After running this code the agent should move sporadically until done flag is set to true. If you see a Minecraft window, it does not update while agent is playing, which is intended behaviour. To confirm that our agent is at least qualitatively acting randomly, on the right is a plot of the compass angle over the course of the experiment.
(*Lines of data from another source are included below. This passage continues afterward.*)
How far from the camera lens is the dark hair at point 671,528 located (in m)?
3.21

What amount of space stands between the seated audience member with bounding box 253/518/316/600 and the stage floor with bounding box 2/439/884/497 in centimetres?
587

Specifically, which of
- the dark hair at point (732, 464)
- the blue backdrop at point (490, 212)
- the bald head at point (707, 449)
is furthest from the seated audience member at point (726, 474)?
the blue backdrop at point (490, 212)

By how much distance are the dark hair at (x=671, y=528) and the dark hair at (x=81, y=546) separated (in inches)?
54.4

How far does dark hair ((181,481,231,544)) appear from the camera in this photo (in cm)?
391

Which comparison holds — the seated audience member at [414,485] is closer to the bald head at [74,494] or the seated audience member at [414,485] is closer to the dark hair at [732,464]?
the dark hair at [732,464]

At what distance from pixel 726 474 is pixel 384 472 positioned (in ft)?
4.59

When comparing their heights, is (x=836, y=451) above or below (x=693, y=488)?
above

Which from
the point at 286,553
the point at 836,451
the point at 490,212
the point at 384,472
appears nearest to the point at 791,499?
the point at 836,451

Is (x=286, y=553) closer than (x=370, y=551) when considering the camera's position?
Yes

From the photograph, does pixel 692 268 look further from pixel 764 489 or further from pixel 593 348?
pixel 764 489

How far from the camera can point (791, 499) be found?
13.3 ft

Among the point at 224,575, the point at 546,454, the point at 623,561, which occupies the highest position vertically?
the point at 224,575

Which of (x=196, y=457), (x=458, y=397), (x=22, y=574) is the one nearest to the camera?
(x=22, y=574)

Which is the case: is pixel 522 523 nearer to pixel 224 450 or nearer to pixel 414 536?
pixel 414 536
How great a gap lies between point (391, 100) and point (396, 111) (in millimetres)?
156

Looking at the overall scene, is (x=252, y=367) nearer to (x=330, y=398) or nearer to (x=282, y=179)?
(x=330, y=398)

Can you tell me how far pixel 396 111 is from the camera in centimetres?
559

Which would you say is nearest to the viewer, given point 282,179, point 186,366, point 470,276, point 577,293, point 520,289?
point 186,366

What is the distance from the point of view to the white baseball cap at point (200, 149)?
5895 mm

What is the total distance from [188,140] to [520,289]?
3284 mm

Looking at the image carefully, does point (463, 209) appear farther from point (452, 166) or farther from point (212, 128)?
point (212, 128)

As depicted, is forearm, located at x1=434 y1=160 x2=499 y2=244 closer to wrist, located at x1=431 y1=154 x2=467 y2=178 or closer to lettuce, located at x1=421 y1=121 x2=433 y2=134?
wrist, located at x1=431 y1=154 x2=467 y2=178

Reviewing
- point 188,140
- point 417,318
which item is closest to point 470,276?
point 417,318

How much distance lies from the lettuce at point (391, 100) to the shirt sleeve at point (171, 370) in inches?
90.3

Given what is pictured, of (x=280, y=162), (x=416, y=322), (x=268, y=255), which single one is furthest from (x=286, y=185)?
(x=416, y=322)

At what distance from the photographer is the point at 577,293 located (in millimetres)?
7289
No-op actions and a better policy

Now let’s make a hard-coded agent that actually runs towards the target. 🧠🧠🧠

To do this at every step of the environment we will take the noop action with a few modifications; in particular, we will only move forward, jump, attack, and change the agent’s direction to minimize the angle between the agent’s movement direction and it’s target, compassAngle.

import minerl
import gym
env = gym.make('MineRLNavigateDense-v0')


obs  = env.reset()
done = False
net_reward = 0

while not done:
    action = env.action_space.noop()

    action['camera'] = [0, 0.03*obs["compass"]["angle"]]
    action['back'] = 0
    action['forward'] = 1
    action['jump'] = 1
    action['attack'] = 1

    obs, reward, done, info = env.step(
        action)

    net_reward += reward
    print("Total reward: ", net_reward)

After running this agent, you should notice marekedly less sporadic behaviour. Plotting both the compassAngle and the net reward over the episode confirm that this policy performs better than our random policy.

Congratulations! You’ve just made your first agent using the minerl framework!